This post by Mikey Bennington is part of Spacing‘s partnership with the Toronto Cycling Think and Do Tank at the University of Toronto. Find out more about the think tank, and the series, here.
Riding a bike along Parisian Streets and pathways gives the distinct feeling of being part of la Foule – that great mass of people, anonymous but unified, which mysteriously imparts an egalitarian compass to guide and order the sum of movements throughout the city. For the North American cyclist on French soil, you feel surprisingly liberated by this messy, crowded, but somehow less confrontational approach to transportation.
La Foule (the crowd), and the necessarily winding paths through its masses, perfectly conveys my own experience of visiting a city world renowned for its leadership in cycling thanks to Vélib; its extensive city-wide bike sharing program, and other progressive transportation measures. After 8 wonderful days biking back and forth through the city’s arrondissements, I was left to wonder: how exactly did Paris achieve the feeling of integrated, non-confrontational unity in their daily travel choices. Can my home back across the pond learn something from their situation?
As a cyclist conditioned to extreme vigilance for car-danger, the streets of Paris were a welcome blend of permissiveness mixed with respectful and cautious rule bending. There is a definite flow. Traffic ebbs towards the paths of least resistance, without ever culminating in a waterfall of excessive speeds. For that, I have to thank the traffic calming measures taken by the city. Back in 2010, Paris reduced speeds on many of the narrow circuitous streets in their dense neighborhoods to 30kph.
This enforced pacing creates drastically safer interactions between cars, cyclists and pedestrians. However, pointing only to rule enforcement misses an ironic and important quality of my experience in French traffic. The French have employed these rules, but drivers and cyclist alike are not blindly rule-abiding. Cars will creep slowly, but eagerly towards you, sometimes while breaking a traffic rule. This was initially terrifying, but over my time in Paris I noticed drivers’ actions lacked the malevolence and hostility I had learned to associate with similar actions in North America. Instead, driver’s had a surprising respect for my place as part of traffic.
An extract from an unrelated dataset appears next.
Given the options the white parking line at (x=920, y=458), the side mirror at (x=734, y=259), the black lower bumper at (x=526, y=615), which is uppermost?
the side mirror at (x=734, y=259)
To North American ears, this echoes the tensions we experience with the rule bending and subsequent finger pointing that exacerbates the identity–led divisiveness in the North American car vs. bike debate. But in Paris the framework of this debate seems all together quite different. The identity politics so typical of North American cyclists and car drivers alike, just doesn’t seem as important here. Cycling is merely something people do. Bikes and cars are much less implicated in personal identity. One interesting explanation I would suggest for this very different presentation of identity is the idea of French singularity (Mona Ozouf); that grand abstract organizing principle that declares France not a nation of sub-divided special interest groups, but as an egalitarian group of individuals unified by French Culture and experience. Perhaps this French essence supersedes sub-group identity, making “us vs. them” frameworks in the transportation debate somehow less legitimate? Whatever the explanation, the absence of adversarial confrontation on its streets is palpable.
As we grow cycling participation in Canadian cities, I think we would be well served to consider Paris as a messy but important stepping-stone on the long-term road to establishing strong Canadian cycling cultures. We so often tout the “grass is greener” ideation of established European cycling cities like Amsterdam and Copenhagen with their longstanding enmeshed cycling cultures. Paris is a degree closer to us. It is still negotiating the integration of different modes of transport, and they have managed to do so while limiting divisiveness and confrontation, even while vying for limited road space. If, despite the odds, we can similarly avoid divisiveness and confrontation, we will be poised to reach our goals for cycling and transportation back home.
Mikey Bennington is a researcher with the Toronto Cycling Think & Do Tank.